In fact, the principle that every state should receive equal representation in the Senate is codified in the Constitution itself. In Article V, it states that: “… Provided that no Amendment which may be made prior to the Year One thousand eight hundred and eight shall in any Manner affect the first and fourth Clauses in the Ninth Section of the first Article; and that no State, without its Consent, shall be deprived of its equal Suffrage in the Senate.” These two provisions represent the only two types of constitutional amendments explicitly prohibited, to any extent, in the Constitution. The first of course has been expired for more than 200 years, but the second is still in force today. No state may be deprived of its equal suffrage in the Senate, meaning that every state shall be guaranteed the same number of votes in the Senate as every other state. The only way to deprive a state of this guarantee is to obtain that state’s explicit consent. Of course, no state is likely to voluntarily allow itself to receive less than the number of votes in the Senate that the others receive, so such an amendment is incredibly unlikely to ever be passed.
The Senate was never intended to represent the population proportionally. In fact, for most of its history, senators were elected by the legislatures of each state, not by the voters directly. It was not until the ratification of the 17th Amendment to the Constitution in 1913 that the people could directly elect senators. It seems fairly clear that the Senate was never intended to be, nor has it ever actually been, representative of the populations of each state.

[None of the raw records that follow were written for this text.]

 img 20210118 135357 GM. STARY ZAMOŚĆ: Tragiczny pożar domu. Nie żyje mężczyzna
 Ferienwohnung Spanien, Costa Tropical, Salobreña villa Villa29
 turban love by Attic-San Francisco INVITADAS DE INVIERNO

Furthermore, Ogden herself states that the largest states (the nine largest, to be precise) have a majority of the vote in the House. Thus, while a bias towards smaller states may exist in the Senate, a bias towards larger states exists in the House. This is, of course, by design. The Constitution affords an equal vote to each state in the Senate as a measure to balance the overwhelming power of the large states in the House. Therefore, it would be incredibly infeasible to change the balance of power in the Senate to correct the claimed bias, and, even if it were feasible, it would be ill-advised as it would defeat the purpose of the Senate as a check on the power of the most populated states.

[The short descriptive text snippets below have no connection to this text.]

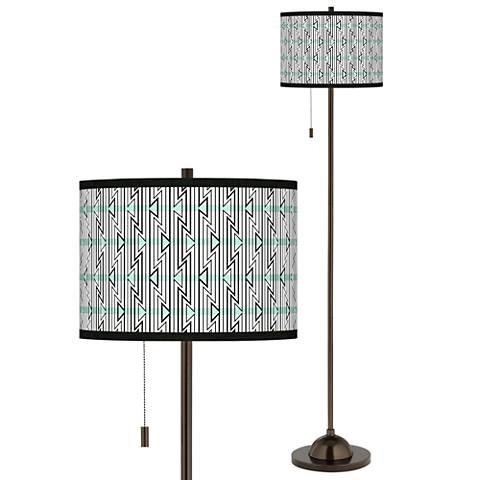 Indigenous Giclee Glow Bronze Club Floor Lamp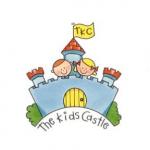 The Kids' Castle Inc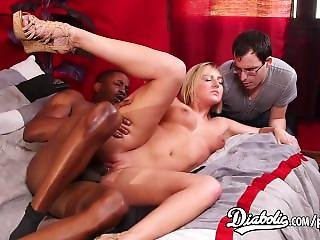 My Step Dad Watch Me Getting Drilled By A Big Fat Black Dick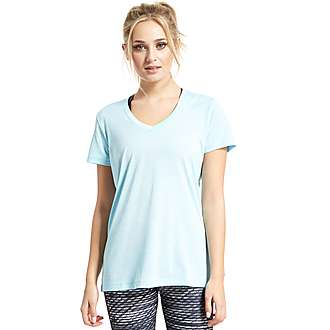 Under Armour Twist Tech V-Neck T-Shirt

The Senate does need to be reformed, but it should not be done by changing its fundamental nature. Rather, procedural changes, which, although difficult to pass, are much more feasible than fixing any claimed small state bias, need to be made. For one, the elimination of the filibuster would go a long way in ensuring that individual senators do not possess too much power over the passage of legislation. In addition, the abolishment of so-called Senate holds (which can sometimes even be anonymous) would also go a long way in achieving the goal of reducing each individual senator’s power over the proceedings of the Senate. The outlawing of lobbying in both houses would, of course, also be quite useful in combating the power of special interest groups. Some of these proposed changes are more pie-in-the-sky than others, but none of them would be as difficult to achieve, nor as ill-advised, as changing the fundamental nature of the Senate itself.